Give the data below again exactly as it stands. Omit the pictures.

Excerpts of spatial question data
+-------+

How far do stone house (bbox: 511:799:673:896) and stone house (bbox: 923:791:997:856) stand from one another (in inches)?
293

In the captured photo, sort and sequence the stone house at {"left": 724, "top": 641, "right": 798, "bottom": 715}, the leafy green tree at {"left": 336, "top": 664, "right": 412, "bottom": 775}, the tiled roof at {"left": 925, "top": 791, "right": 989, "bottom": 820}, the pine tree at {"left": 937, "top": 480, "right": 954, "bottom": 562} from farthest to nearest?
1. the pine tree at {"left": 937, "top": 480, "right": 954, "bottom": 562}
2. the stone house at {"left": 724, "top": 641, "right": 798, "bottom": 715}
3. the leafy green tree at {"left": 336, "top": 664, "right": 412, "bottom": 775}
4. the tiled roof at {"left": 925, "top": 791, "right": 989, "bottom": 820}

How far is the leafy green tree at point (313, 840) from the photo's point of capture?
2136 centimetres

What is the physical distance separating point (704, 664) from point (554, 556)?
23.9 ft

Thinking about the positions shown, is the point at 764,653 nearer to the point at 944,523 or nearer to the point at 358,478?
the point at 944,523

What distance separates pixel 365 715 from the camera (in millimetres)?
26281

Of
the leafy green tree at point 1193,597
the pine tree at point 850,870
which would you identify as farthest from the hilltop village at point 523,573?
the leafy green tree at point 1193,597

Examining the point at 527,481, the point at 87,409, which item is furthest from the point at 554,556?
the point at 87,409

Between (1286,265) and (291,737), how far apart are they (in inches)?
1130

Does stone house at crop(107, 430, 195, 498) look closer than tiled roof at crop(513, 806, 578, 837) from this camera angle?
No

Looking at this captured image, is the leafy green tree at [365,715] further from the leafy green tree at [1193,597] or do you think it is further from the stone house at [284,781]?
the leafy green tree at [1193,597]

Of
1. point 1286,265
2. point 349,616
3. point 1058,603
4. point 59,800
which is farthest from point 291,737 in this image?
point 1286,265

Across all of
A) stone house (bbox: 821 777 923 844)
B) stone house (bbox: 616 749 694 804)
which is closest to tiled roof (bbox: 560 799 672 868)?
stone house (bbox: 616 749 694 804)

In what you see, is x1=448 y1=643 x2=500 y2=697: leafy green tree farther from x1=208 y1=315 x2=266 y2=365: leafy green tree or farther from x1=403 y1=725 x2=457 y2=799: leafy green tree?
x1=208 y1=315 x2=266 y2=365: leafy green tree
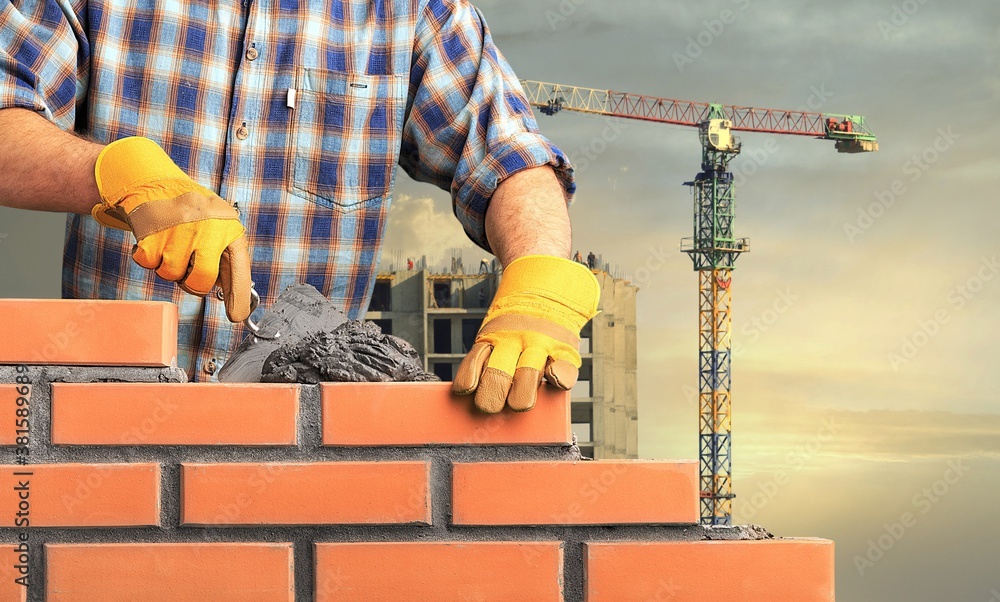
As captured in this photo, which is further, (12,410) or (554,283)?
(554,283)

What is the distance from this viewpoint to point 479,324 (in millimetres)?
13539

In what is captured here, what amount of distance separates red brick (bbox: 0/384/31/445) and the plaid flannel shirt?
79cm

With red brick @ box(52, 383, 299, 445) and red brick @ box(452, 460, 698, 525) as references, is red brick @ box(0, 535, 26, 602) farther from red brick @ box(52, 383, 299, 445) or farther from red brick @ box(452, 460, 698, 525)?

+-------+

**SOLUTION TO THIS PROBLEM:**
How far do stone house (bbox: 511:799:673:896) and stone house (bbox: 923:791:997:856) stand from one another (in inches)?
293

In the captured photo, sort and sequence the stone house at {"left": 724, "top": 641, "right": 798, "bottom": 715}, the leafy green tree at {"left": 336, "top": 664, "right": 412, "bottom": 775}, the tiled roof at {"left": 925, "top": 791, "right": 989, "bottom": 820}, the pine tree at {"left": 937, "top": 480, "right": 954, "bottom": 562} from farthest to nearest?
1. the pine tree at {"left": 937, "top": 480, "right": 954, "bottom": 562}
2. the stone house at {"left": 724, "top": 641, "right": 798, "bottom": 715}
3. the leafy green tree at {"left": 336, "top": 664, "right": 412, "bottom": 775}
4. the tiled roof at {"left": 925, "top": 791, "right": 989, "bottom": 820}

How far is the leafy green tree at point (313, 840) from the photo's point of capture?
2136 centimetres

What is the physical distance separating point (704, 664) from point (554, 556)?
23.9 ft

Thinking about the positions shown, is the point at 764,653 nearer to the point at 944,523 or nearer to the point at 358,478?
the point at 944,523

What distance separates pixel 365 715 from the camera (in millimetres)?
26281

Of
the leafy green tree at point 1193,597
the pine tree at point 850,870
which would you identify as farthest from the hilltop village at point 523,573?
the leafy green tree at point 1193,597

Examining the point at 527,481, the point at 87,409, which item is furthest from the point at 554,556?
the point at 87,409

Between (1286,265) and (291,737), how far apart are they (in inches)?
1130

Does stone house at crop(107, 430, 195, 498) look closer than tiled roof at crop(513, 806, 578, 837) from this camera angle?
No

Looking at this captured image, is the leafy green tree at [365,715] further from the leafy green tree at [1193,597] or do you think it is further from the stone house at [284,781]?
the leafy green tree at [1193,597]

Of
1. point 1286,265
2. point 349,616
3. point 1058,603
4. point 59,800
which is farthest from point 291,737 in this image?
point 1286,265

Across all of
A) stone house (bbox: 821 777 923 844)
B) stone house (bbox: 616 749 694 804)
which is closest to tiled roof (bbox: 560 799 672 868)?
stone house (bbox: 616 749 694 804)

In what you see, is x1=448 y1=643 x2=500 y2=697: leafy green tree farther from x1=208 y1=315 x2=266 y2=365: leafy green tree or farther from x1=403 y1=725 x2=457 y2=799: leafy green tree?
x1=208 y1=315 x2=266 y2=365: leafy green tree
As captured in this photo, which is further, (12,410) or (554,283)?
(554,283)

What is the distance from this viewpoint to point 479,324 (in millimetres)?
13539

In what is captured here, what amount of distance separates red brick (bbox: 0/384/31/445) and the plaid flannel shirt?
79cm

With red brick @ box(52, 383, 299, 445) and red brick @ box(452, 460, 698, 525) as references, is red brick @ box(0, 535, 26, 602) farther from red brick @ box(52, 383, 299, 445) or farther from red brick @ box(452, 460, 698, 525)?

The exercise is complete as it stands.